Work to complete
Copy exactly the stretch of data below from the line with "Αποτελέσματα Εκλογών 2019" through the line with "VW ゴルフGTIDCCpkg 専用AW18 ナビ Rカメラ 新車保証", including both of those lines.

Data excerpts
== == ==

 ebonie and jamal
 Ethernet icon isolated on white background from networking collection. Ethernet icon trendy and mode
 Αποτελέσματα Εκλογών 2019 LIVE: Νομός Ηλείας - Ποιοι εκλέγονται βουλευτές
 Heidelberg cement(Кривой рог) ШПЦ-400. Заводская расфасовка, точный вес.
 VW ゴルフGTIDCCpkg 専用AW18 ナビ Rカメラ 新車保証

== == ==

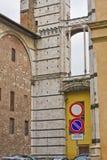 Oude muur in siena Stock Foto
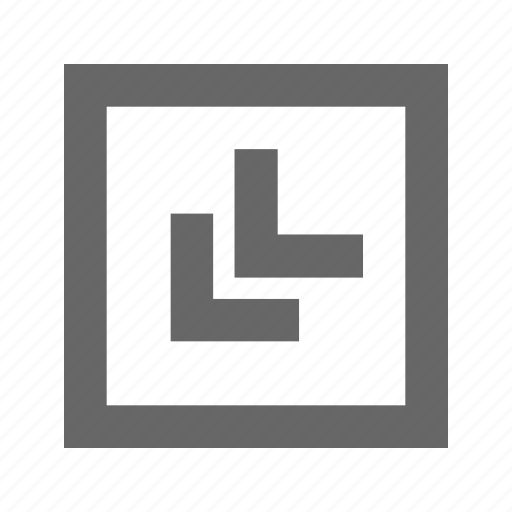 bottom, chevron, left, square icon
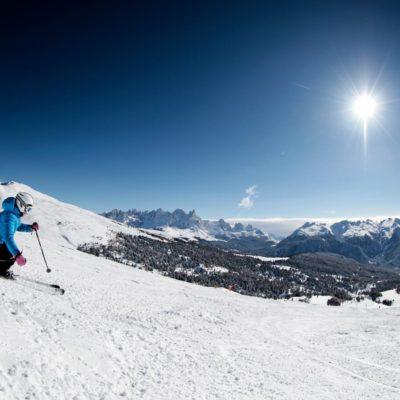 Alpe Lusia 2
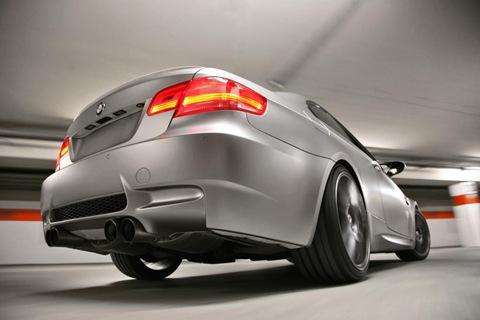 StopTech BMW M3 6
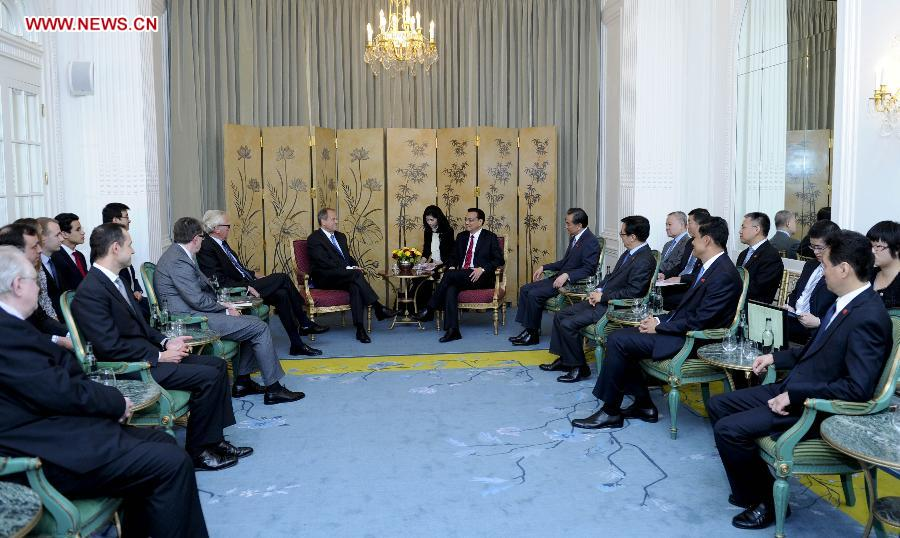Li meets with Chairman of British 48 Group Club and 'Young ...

== == ==

The completed task
 Αποτελέσματα Εκλογών 2019 LIVE: Νομός Ηλείας - Ποιοι εκλέγονται βουλευτές
 Heidelberg cement(Кривой рог) ШПЦ-400. Заводская расфасовка, точный вес.
 VW ゴルフGTIDCCpkg 専用AW18 ナビ Rカメラ 新車保証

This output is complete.